- Blok tekstu
▽

Zmienną  CONSOLETRANSLATION nie  jest wymagana.

----------

## ediap

 *szolek wrote:*   

> [...]
> 
> Cały problem sprowadza się do tego że w systemie nie ma polskiej mapy klawiszy w utf-8. Keymaps pl i pl2 są przygotowane pod kodowanie ISO-8859-2.
> 
> Zatem:
> ...

 

To może by tak podesłać tą mapę klawiszy do opiekunów odpowiedniego pakietu w Gentoo (zgłosić buga w b.g.o)? Albo jeszcze lepiej bezpośredio do developerów?

Pozdrawiam,

/ediap

----------

## Crenshaw

Dziwne... ja nie mam problemu... moze powinienes sie zainteresowac zmienna DUMPKEYS_CHARSET w /etc/conf.d/keymaps?

△

- Fragment danych

▽

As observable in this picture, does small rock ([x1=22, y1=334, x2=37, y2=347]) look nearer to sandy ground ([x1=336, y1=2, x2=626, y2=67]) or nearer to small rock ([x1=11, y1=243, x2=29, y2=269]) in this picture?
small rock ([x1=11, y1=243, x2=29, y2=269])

△

- Zadanie do wykonania 1
Pod jakie kodowanie przygotowane są mapy klawiszy pl i pl2 według wypowiedzi zacytowanej w wątku o polskiej mapie klawiszy?
- Zadanie do wykonania 2
Kontynuuj wątek o polskiej mapie klawiszy w UTF-8 od miejsca, w którym się kończy.

- Odpowiedź 1
Pod kodowanie ISO-8859-2.

- Odpowiedź 2
----------

## przemos

 *Crenshaw wrote:*   

> Dziwne... ja nie mam problemu... moze powinienes sie zainteresowac zmienna DUMPKEYS_CHARSET w /etc/conf.d/keymaps?

 

Faktycznie - rozwiązuje problem, dzięki.

----------

## psotnik

Umnie nie dokonca ani jeden ani drugi sposób nie działają. Cęść pl-znaków mam pod konsola w kształcie kwadracików, tyczy się to zarówno drogi szolka jak i DUMPKEYS_CHARSET="iso-8859-2". Tyczy się to wpisywania nazw, listowanie i po iksami działą jak należy.

----------

## Crenshaw

 *psotnik wrote:*   

> Umnie nie dokonca ani jeden ani drugi sposób nie działają. Cęść pl-znaków mam pod konsola w kształcie kwadracików, tyczy się to zarówno drogi szolka jak i DUMPKEYS_CHARSET="iso-8859-2". Tyczy się to wpisywania nazw, listowanie i po iksami działą jak należy.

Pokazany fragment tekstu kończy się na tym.